Donald Trump has done it again. The US President, known to be a proponent of tariffs, has threatened to impose levies on eight European allies—Denmark, Norway, Sweden, France, Germany, the United Kingdom,
the Netherlands and Finland—unless they support his plans to acquire Greenland.
Trump announced a 10 per cent tariff on imports from those countries starting February 1 this year, escalating to 25 per cent by June 1, and remaining in place “until such time as a deal is reached for the complete and total purchase of Greenland”.
The President has justified the drastic measure by calling Greenland “vital to US national security” and claiming that European activity around the Arctic territory poses risks.
A FAN OF TARIFFS
Trump argues that imposing tariffs helps the government collect more revenue, pushes consumers toward purchasing domestically manufactured products, and encourages companies to invest more within the United States.
He has framed the policy as a way to narrow the country’s trade deficit—the difference between what the US imports from other nations and what it exports to them.
The President has repeatedly claimed that unfair practices by other countries have disadvantaged the US economy, asserting that foreign competitors have taken advantage of American openness at the country’s expense.
ARE AMERICANS BEARING THE BRUNT?
While Trump may argue that the tariffs are a way to save the US consumer and economy, consumers have already begun to feel the pinch through higher prices on a range of goods, from toys, household appliances and furniture to some food items.
According to BBC, inflation in the United States reached 3 per cent in the year leading up to September, rising from 2.4 per cent in April. It later eased to 2.7 per cent in November and stayed at that level in December, coming in below the expectations of many economists.
Several major companies, including Target, Walmart and Adidas, have indicated that they plan to pass on the added costs of tariffs to American shoppers.
Prices are also expected to increase for products made in the US that rely on imported parts. The auto industry is a key example, where components often move back and forth across US, Mexican and Canadian borders multiple times before a car is fully assembled.
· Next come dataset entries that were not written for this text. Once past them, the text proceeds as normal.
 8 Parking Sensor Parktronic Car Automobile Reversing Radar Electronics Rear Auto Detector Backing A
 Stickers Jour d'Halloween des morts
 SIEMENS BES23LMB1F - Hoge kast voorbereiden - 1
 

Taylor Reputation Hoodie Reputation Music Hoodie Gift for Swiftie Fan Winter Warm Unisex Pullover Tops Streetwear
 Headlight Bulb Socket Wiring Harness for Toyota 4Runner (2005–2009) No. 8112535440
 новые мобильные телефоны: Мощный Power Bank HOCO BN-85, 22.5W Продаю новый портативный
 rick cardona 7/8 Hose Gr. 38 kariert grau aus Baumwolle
According to a new study from the Kiel Institute for World Economy, about 96 per cent of the tariff cost is passed on to US buyers—either businesses or households—and only ~4 per cent is absorbed by foreign sellers lowering their prices. This means tariffs act much like a tax on US consumption.
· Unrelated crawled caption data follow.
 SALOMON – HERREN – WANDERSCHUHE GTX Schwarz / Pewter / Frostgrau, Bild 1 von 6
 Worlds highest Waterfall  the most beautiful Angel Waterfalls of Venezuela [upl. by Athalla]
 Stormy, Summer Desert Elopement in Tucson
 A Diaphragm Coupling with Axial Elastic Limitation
Even before 2026, analyses, for instance by Goldman Sachs, showed that US firms were absorbing a big share of tariff costs, with the share borne by US consumers rising over time as companies passed their higher import expenses on to retail prices.
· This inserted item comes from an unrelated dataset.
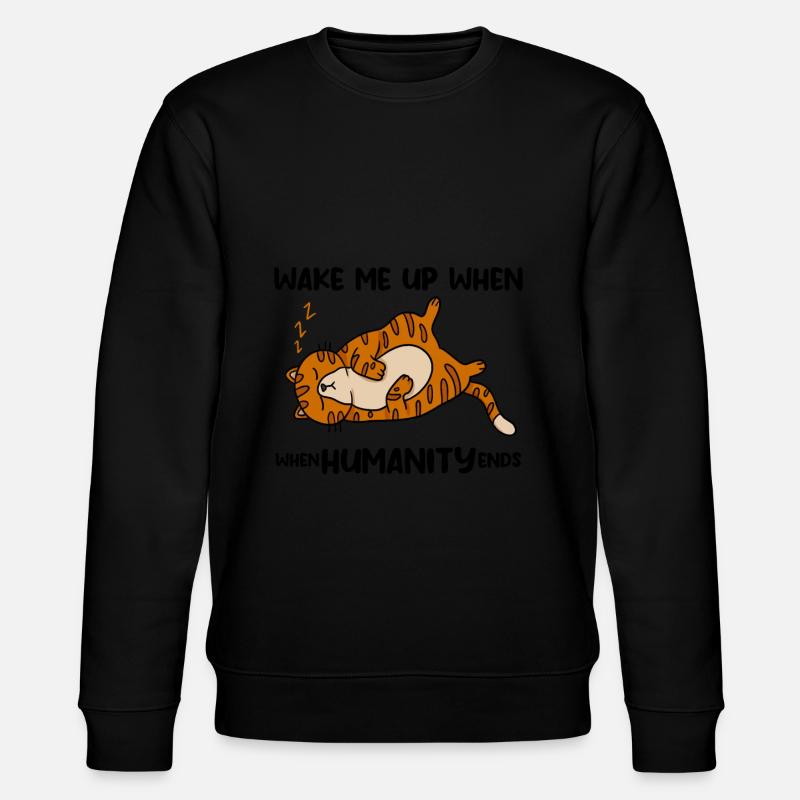 Chat drôle drôle - Sweat bio CHANGER Stanley/Stella Unisexe - noir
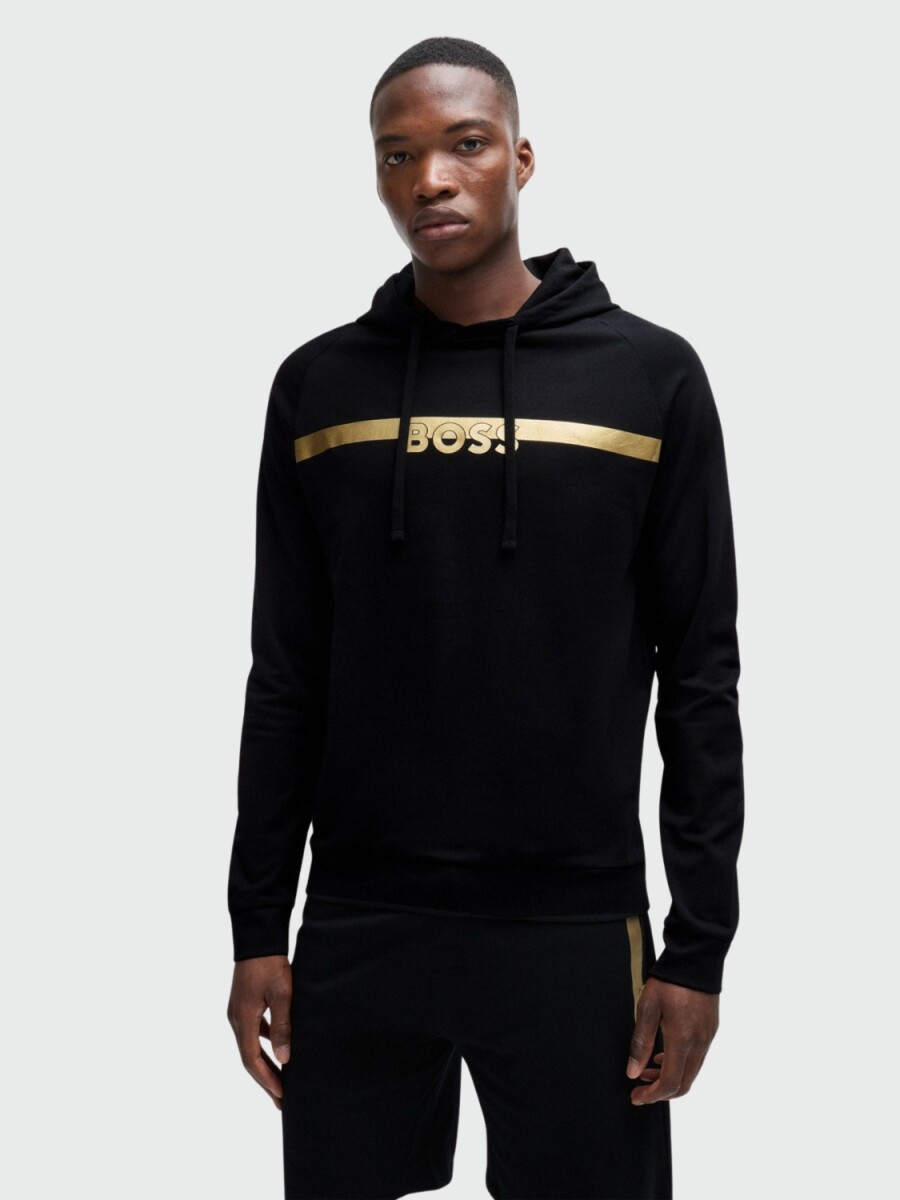 BOSS Sudadera con Capucha y Logotipo en Foil - 0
This ultimately trickles down to the average American consumer.
Many US households are forced to pay more for imported goods (and for US-made products that use imported components) because tariffs raise input costs.
Various analyses have estimated that tariffs have effectively acted like a tax increase of roughly $1,100–$1,500 per household annually, with one US Congressional report putting the 2025 cost at about $1,200 per family.
TRUMP’S RATIONALE
Trump has consistently framed tariffs as a way to shrink the trade deficit, arguing that a large deficit means the US is “losing” to other countries, sending jobs and wealth abroad.
By imposing tariffs, foreign goods become more expensive, ideally encouraging Americans to buy domestic products and supporting US manufacturers.
He says tariffs also shield specific domestic industries from foreign competition. Examples include steel, aluminum, solar panels, washing machines, and certain electronics, noting that the goal is to prevent companies from relocating abroad and to revive domestic manufacturing jobs.
DATA SAYS OTHERWISE
Trump claimed tariffs would shrink the US trade deficit. However, in reality, the US trade deficit with China widened in many years of the trade war—from roughly $375 billion in 2017 to $419 billion in 2018—before falling slightly in 2019.
Tariffs alone cannot control overall imports and exports—they often shift trade to other countries rather than reducing total deficits.
His argument that tariffs would save or create American manufacturing jobs also seems to be fallacious. Data from the Bureau of Labor Statistics shows that while some industries (like steel and aluminum) had modest job gains, net job growth in manufacturing was minimal.
Many manufacturing sectors actually lost jobs, because tariffs raised costs for US companies that rely on imported inputs (for instance, auto parts, electronics).
Some US companies also relocated supply chains abroad or increased prices, rather than expanding domestic production.
Research from the Federal Reserve and IMF also indicates that tariffs weighed on GDP growth. According to an estimate quoted by The Independent, the trade war may have cost the US economy $40-$60 billion annually in lost output and slowed investment.